An Endowed Chair Lecture on Recent Trends in Legal Scholarship
The program culminated in a lecture from Miles, who accepted the challenge—and “tremendous, unimaginable honor”—of holding the Posner professorship. He chose his topic, an empirical analysis of certain aspects of legal research, in light of the tremendous scholarly influence of his chair’s namesake. “Even here I follow in [Posner’s] footsteps because he’s written a sizeable literature himself on the evolution of legal scholarship,” he quipped.
In his lecture, Miles explored how legal scholarship and its production have changed in recent years. Traditionally, legal scholarship has been a solo endeavor, but recent trends have reflected a rise in collaborative, empirical work in law and economics and a rise of co-authorships in legal scholarship more broadly, he noted.
A few possible explanations for this pattern of increased collaboration, which emerged in the 1990s, include the impact of computing and the internet, the maturity of intellectual fields—"It’s harder to make a contribution, so more inputs are required to make one”—and the rise of intellectual innovation in empirical analysis, he said.
Miles turned to the Law School’s Journal of Legal Studies (founded by Posner) to highlight some of the changes. “There’s a tight relationship between co-authorship and technical work and a fairly dramatic shift in the content of the journal in a more technical direction,” Miles observed, sharing a graph of publication data over the last 30 years.
“Articles are longer, feature more references, and receive more citations, especially technical and co-authored pieces,” he said. He further added that within law review articles, co-authored pieces appear to have more influence than solo-authored ones, irrespective of the methodology being used.
“This change in scholarly production raises questions about how it compares to other changes within the legal system,” Miles said. “If we were to do a similar analysis of, for example, appellate decisions or the number of citations in appellate decisions, my intuition is that the trends would look quite similar to what is happening in legal scholarship.”
Looking to the future, Miles predicted that artificial intelligence and other technological advances would only raise the competition and therefore the standard of scholarship—and foster more teamwork.
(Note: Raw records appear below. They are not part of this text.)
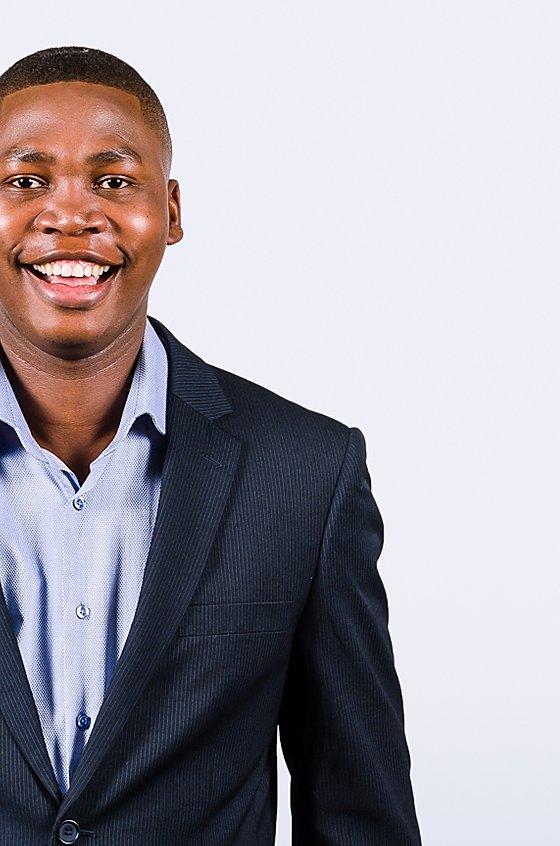 Buhle Dlamini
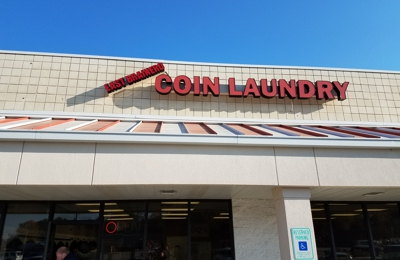 East Brainerd Maytag Coin Laundry - Chattanooga, TN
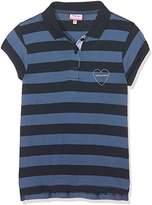 NECK & NECK Girl's 17V08301.22 Polo Shirt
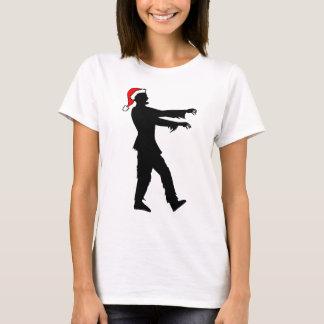 Zombie in a Winter Wonderland T-Shirt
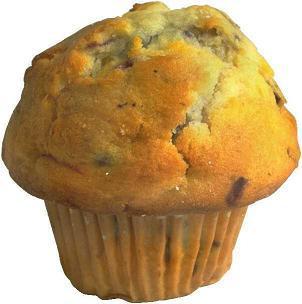 muffin-manzana.jpg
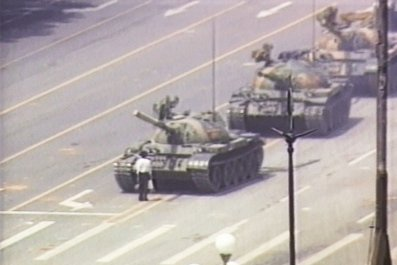 Tiananmen Square, anniversary, 30th, protest, censorship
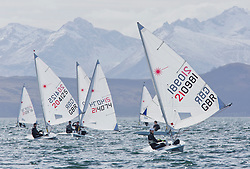 The annual RYA Youth National Championships is the UK's premier youth racing event. Perfect conditions for the fourth days racing.<br /> <br /> 210981, Harris Cartwright, Helensburgh SC, Laser Radial Boy <br /> <br /> Images: Marc Turner / RYA<br /> <br /> For further information contact:<br /> <br /> Richard Aspland, <br /> RYA Racing Communications Officer (on site)<br /> E: richard.aspland@rya.org.uk<br /> m: 07469 854599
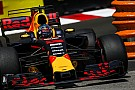 Обновления Red Bull вселили в Риккардо оптимизм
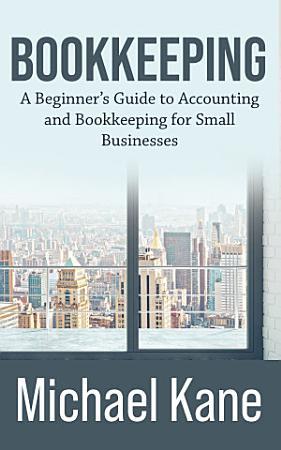Bookkeeping PDF
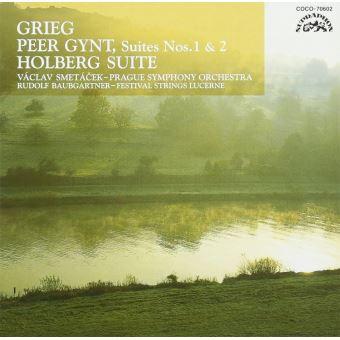 Grieg symphony works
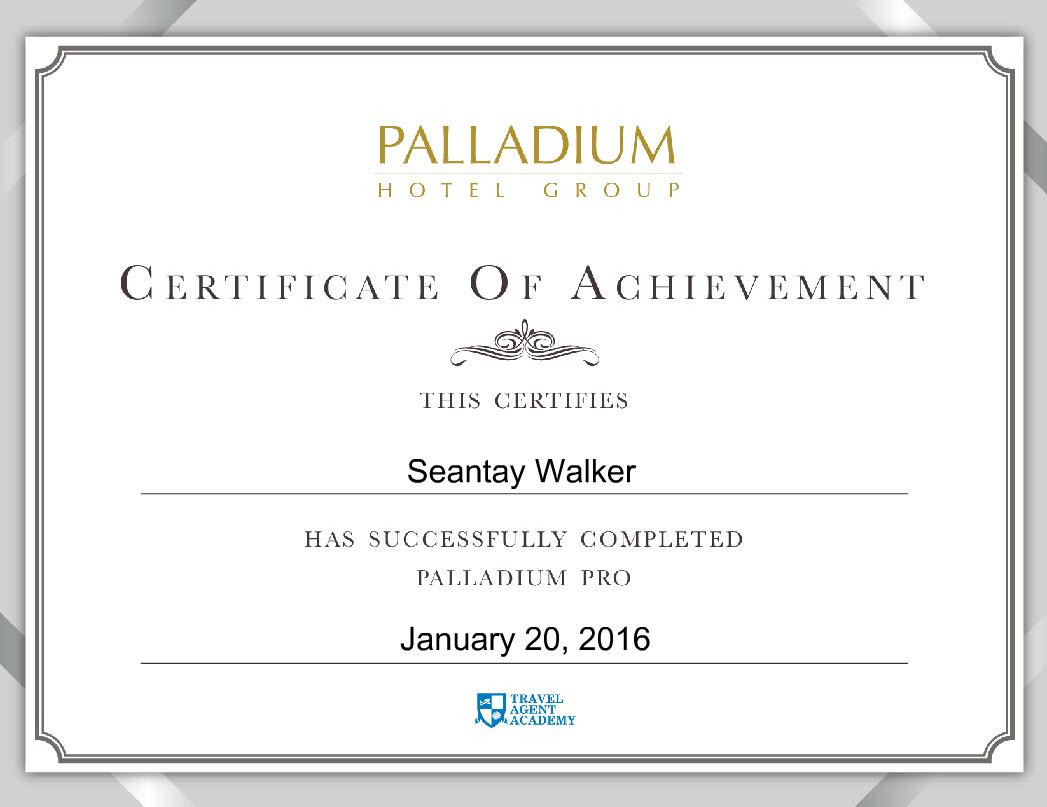 Palladium Pro Agent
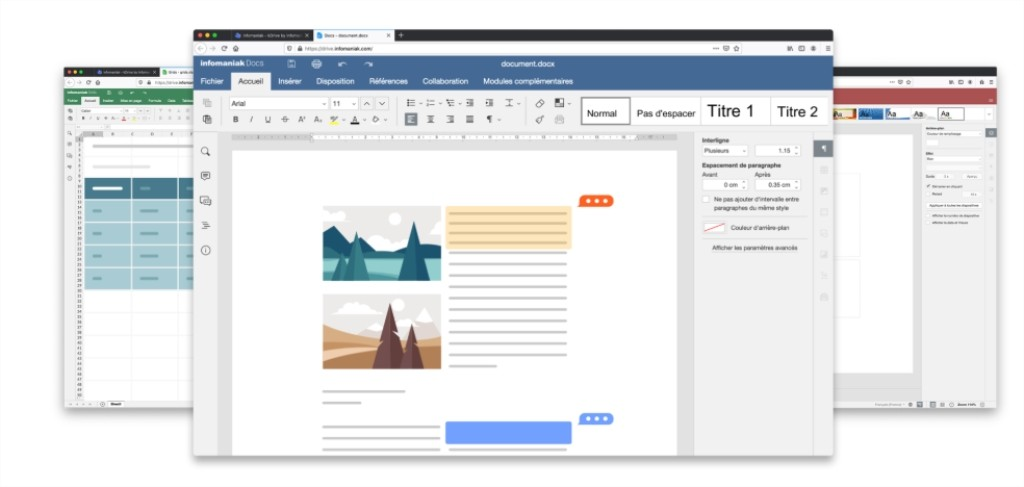 Éditer vos fichier Word, Excel et PowerPoint sur KDrive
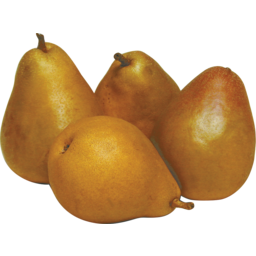 Photo of Pears Taylors Gold Kg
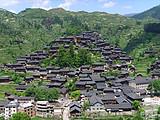 美高梅网站贵州双飞5日游-黄果树瀑布、西江千户苗寨、小七孔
He emphasized the importance of academic communities that encourage free expression, rigorous debate, and collaborative research—as UChicago does—to inspire faculty to do the most pathbreaking work.
“Honoring great scholars who have changed entire paradigms, as we do today with the Richard Posner professorship, reaffirms the power of ideas and inspires current and future faculty to strive for scholarly excellence,” Miles concluded.